====== GIVEN RECORDS

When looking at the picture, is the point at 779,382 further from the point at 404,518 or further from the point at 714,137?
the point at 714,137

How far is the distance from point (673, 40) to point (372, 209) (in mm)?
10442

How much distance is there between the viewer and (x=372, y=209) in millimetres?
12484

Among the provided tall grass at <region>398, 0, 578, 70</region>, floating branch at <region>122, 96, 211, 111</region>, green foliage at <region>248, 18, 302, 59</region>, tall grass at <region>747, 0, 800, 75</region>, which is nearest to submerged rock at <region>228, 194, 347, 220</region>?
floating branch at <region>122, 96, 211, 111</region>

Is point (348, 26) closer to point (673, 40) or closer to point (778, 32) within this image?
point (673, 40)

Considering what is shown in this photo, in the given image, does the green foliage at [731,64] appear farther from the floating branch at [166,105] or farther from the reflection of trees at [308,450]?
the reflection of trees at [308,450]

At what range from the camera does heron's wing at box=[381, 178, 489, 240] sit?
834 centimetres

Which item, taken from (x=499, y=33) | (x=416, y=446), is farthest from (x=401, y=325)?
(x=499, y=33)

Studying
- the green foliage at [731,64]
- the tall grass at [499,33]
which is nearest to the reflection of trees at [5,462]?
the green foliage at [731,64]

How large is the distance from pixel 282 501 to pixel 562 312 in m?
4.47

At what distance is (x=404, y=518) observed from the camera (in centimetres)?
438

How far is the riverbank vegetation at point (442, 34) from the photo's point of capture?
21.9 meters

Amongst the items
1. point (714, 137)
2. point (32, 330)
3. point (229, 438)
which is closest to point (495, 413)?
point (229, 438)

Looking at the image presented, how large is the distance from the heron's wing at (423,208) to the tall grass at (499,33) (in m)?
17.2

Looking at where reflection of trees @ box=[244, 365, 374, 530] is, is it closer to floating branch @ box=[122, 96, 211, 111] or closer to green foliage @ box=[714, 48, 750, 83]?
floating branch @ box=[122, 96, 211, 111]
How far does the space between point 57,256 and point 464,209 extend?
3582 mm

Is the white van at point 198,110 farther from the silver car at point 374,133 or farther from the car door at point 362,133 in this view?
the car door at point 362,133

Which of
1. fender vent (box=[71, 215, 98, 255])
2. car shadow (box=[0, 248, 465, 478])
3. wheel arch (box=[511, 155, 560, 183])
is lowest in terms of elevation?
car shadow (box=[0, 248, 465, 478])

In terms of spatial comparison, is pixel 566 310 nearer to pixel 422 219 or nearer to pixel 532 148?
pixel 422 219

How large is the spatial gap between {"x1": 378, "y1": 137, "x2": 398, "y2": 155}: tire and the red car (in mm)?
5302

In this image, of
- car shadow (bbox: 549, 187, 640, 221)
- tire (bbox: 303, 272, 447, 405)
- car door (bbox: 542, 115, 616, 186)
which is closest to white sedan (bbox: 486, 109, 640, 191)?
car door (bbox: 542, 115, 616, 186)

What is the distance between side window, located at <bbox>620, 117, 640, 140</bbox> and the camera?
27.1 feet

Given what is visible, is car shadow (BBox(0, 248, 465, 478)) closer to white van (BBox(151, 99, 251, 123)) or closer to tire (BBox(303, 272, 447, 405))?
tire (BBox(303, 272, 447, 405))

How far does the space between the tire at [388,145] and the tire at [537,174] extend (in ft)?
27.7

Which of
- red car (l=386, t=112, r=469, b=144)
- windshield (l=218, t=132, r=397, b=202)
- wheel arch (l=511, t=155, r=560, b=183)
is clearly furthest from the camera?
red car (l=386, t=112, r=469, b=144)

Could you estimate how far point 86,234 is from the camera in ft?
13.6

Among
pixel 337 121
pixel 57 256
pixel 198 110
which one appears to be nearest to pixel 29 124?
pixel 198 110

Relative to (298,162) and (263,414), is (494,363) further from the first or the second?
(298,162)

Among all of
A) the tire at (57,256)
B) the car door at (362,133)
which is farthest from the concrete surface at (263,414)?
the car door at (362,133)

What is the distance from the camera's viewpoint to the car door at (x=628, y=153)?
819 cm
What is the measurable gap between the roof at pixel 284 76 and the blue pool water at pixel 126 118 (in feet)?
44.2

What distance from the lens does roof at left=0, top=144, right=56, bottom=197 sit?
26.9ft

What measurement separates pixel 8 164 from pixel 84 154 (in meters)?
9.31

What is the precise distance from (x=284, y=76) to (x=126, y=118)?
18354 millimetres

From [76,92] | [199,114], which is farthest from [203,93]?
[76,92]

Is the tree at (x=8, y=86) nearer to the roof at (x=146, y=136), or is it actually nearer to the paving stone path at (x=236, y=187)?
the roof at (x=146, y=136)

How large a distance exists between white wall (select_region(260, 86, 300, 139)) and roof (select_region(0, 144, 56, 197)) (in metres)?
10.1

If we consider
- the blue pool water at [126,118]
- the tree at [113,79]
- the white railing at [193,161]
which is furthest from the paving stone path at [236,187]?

============

== WRITTEN INSTRUCTION ==
Please repeat the listing exactly, with nothing left out.

== ANSWER FOR THE TASK ==
When looking at the picture, is the point at 779,382 further from the point at 404,518 or further from the point at 714,137?
the point at 714,137

How far is the distance from point (673, 40) to point (372, 209) (in mm)?
10442

How much distance is there between the viewer and (x=372, y=209) in millimetres?
12484

Among the provided tall grass at <region>398, 0, 578, 70</region>, floating branch at <region>122, 96, 211, 111</region>, green foliage at <region>248, 18, 302, 59</region>, tall grass at <region>747, 0, 800, 75</region>, which is nearest to submerged rock at <region>228, 194, 347, 220</region>?
floating branch at <region>122, 96, 211, 111</region>

Is point (348, 26) closer to point (673, 40) or closer to point (778, 32) within this image?
point (673, 40)

Considering what is shown in this photo, in the given image, does the green foliage at [731,64] appear farther from the floating branch at [166,105] or farther from the reflection of trees at [308,450]?
the reflection of trees at [308,450]

At what range from the camera does heron's wing at box=[381, 178, 489, 240] sit?
834 centimetres

Which item, taken from (x=499, y=33) | (x=416, y=446), is farthest from (x=401, y=325)?
(x=499, y=33)

Studying
- the green foliage at [731,64]
- the tall grass at [499,33]
which is nearest to the reflection of trees at [5,462]?
the green foliage at [731,64]

How large is the distance from pixel 282 501 to pixel 562 312 in m?
4.47

At what distance is (x=404, y=518) observed from the camera (in centimetres)?
438

How far is the riverbank vegetation at point (442, 34) from the photo's point of capture?
21.9 meters

Amongst the items
1. point (714, 137)
2. point (32, 330)
3. point (229, 438)
which is closest to point (495, 413)?
point (229, 438)

Looking at the image presented, how large is the distance from the heron's wing at (423,208) to the tall grass at (499,33) (in m)?
17.2

Looking at where reflection of trees @ box=[244, 365, 374, 530] is, is it closer to floating branch @ box=[122, 96, 211, 111] or closer to green foliage @ box=[714, 48, 750, 83]?
floating branch @ box=[122, 96, 211, 111]
How far does the space between point 57,256 and point 464,209 extend?
3582 mm

Is the white van at point 198,110 farther from the silver car at point 374,133 or farther from the car door at point 362,133 in this view?
the car door at point 362,133

Which of
1. fender vent (box=[71, 215, 98, 255])
2. car shadow (box=[0, 248, 465, 478])
3. wheel arch (box=[511, 155, 560, 183])
is lowest in terms of elevation?
car shadow (box=[0, 248, 465, 478])

In terms of spatial comparison, is pixel 566 310 nearer to pixel 422 219 or nearer to pixel 532 148?
pixel 422 219

How large is the spatial gap between {"x1": 378, "y1": 137, "x2": 398, "y2": 155}: tire and the red car (in mm)?
5302

In this image, of
- car shadow (bbox: 549, 187, 640, 221)
- tire (bbox: 303, 272, 447, 405)
- car door (bbox: 542, 115, 616, 186)
which is closest to white sedan (bbox: 486, 109, 640, 191)?
car door (bbox: 542, 115, 616, 186)

What is the distance between side window, located at <bbox>620, 117, 640, 140</bbox> and the camera?
27.1 feet

Given what is visible, is car shadow (BBox(0, 248, 465, 478)) closer to white van (BBox(151, 99, 251, 123)) or closer to tire (BBox(303, 272, 447, 405))?
tire (BBox(303, 272, 447, 405))

How far does the space between the tire at [388,145] and the tire at [537,174] extend (in ft)?
27.7

Which of
- red car (l=386, t=112, r=469, b=144)
- windshield (l=218, t=132, r=397, b=202)
- wheel arch (l=511, t=155, r=560, b=183)
is clearly furthest from the camera?
red car (l=386, t=112, r=469, b=144)

Could you estimate how far point 86,234 is from the camera in ft?
13.6

Among
pixel 337 121
pixel 57 256
pixel 198 110
which one appears to be nearest to pixel 29 124?
pixel 198 110

Relative to (298,162) and (263,414), is (494,363) further from the first or the second?
(298,162)

Among all of
A) the tire at (57,256)
B) the car door at (362,133)
which is farthest from the concrete surface at (263,414)?
the car door at (362,133)

What is the distance from the camera's viewpoint to the car door at (x=628, y=153)?
819 cm
What is the measurable gap between the roof at pixel 284 76 and the blue pool water at pixel 126 118 (in feet)?
44.2

What distance from the lens does roof at left=0, top=144, right=56, bottom=197 sit?
26.9ft

What measurement separates pixel 8 164 from pixel 84 154 (in meters)?
9.31

What is the precise distance from (x=284, y=76) to (x=126, y=118)?
18354 millimetres

From [76,92] | [199,114], which is farthest from [203,93]?
[76,92]

Is the tree at (x=8, y=86) nearer to the roof at (x=146, y=136), or is it actually nearer to the paving stone path at (x=236, y=187)?
the roof at (x=146, y=136)

How large a distance exists between white wall (select_region(260, 86, 300, 139)) and roof (select_region(0, 144, 56, 197)) (in metres)?
10.1

If we consider
- the blue pool water at [126,118]
- the tree at [113,79]
- the white railing at [193,161]
which is furthest from the paving stone path at [236,187]?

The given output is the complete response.